Interestingly, if I select the code and hit [Alt]+[Enter] to execute it in F# Interactive, the signature shows as seq<'a> -> 'a. WTH??

So, what's going on, here? Why the confusion and inconsistency in type inference?

Answer 1

This is due to the so-called Value Restriction. Cutting a long story short, syntactical values cannot be generic, because it might break things when mutations occur, and the compiler cannot always reliably prove immutability. (note that, even though random is a function semantically, it is still a value syntactically, and that's what matters)

But sometimes the compiler can prove immutability. This is why your first example works: when the right side of a let is a straight up lambda expression, the compiler can tell with certainty that it is immutable, and so it lets this pass.

Another example would be let x = [] - here the compiler can see that the nil list [] is immutable. On the other hand, let x = List.append [] [] won't work, because the compiler can't prove immutability in that case.

This "relaxation" of value restriction is done in F# on a case-by-case basis. F# compiler only goes as far as to handle a few special cases: literals, lambda expressions, etc., but it doesn't have a full-fledged mechanism for proving immutability in general. This is why, once you step outside of those special cases, you're not allowed to have generic values.

You can technically defeat this by adding explicit type arguments.

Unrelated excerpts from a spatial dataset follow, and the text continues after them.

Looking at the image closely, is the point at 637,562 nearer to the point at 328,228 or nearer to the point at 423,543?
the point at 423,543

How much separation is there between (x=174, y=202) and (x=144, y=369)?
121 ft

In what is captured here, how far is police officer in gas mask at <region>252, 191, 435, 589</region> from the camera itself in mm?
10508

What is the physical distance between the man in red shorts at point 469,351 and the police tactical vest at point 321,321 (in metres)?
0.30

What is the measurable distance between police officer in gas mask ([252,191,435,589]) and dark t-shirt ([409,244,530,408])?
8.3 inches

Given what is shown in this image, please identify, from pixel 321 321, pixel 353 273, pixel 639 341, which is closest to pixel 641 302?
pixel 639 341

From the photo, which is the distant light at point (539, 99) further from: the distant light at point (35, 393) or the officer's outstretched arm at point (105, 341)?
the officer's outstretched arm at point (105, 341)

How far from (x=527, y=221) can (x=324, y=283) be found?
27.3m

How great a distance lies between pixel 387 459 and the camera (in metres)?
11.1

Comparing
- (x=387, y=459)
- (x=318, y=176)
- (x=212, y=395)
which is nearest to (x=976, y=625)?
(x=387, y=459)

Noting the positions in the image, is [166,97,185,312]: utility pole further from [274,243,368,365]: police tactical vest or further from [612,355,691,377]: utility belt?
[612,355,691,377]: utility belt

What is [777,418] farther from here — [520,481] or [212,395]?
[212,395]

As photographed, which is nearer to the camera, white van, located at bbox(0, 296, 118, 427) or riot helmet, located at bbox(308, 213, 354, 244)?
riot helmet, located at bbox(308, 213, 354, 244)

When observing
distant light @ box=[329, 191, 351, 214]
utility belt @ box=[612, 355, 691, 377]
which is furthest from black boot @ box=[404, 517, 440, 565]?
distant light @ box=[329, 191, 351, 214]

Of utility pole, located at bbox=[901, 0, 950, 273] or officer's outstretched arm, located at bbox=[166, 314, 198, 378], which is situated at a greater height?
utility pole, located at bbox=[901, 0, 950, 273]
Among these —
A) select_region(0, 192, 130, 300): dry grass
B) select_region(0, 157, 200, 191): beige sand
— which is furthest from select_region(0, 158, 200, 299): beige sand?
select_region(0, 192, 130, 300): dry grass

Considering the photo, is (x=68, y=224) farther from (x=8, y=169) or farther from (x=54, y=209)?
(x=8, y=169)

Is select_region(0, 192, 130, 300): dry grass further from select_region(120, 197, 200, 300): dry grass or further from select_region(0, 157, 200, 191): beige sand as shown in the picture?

Logically, this tells the compiler "Yes, I know it's a generic value, and that's what I meant for it to be".

let random<'t> : seq<'t> -> 't =
    let rnd = Random Environment.TickCount
    fun items ->
        let count = Seq.length items
        items |> Seq.nth (rnd.Next count)

let x = random [1;2;3]

But this will still not do what you want, because behind the scenes, such definition will be compiled to a parameterless generic method, and every time you reference such "value", the method will be called and return you a new function - with a brand new rnd baked in for every call. In other words, the above code will be equivalent to this:

let random() =
    let rnd = Random Environment.TickCount
    fun items ->
        let count = Seq.length items
        items |> Seq.nth (rnd.Next count)

let x = random() [1;2;3]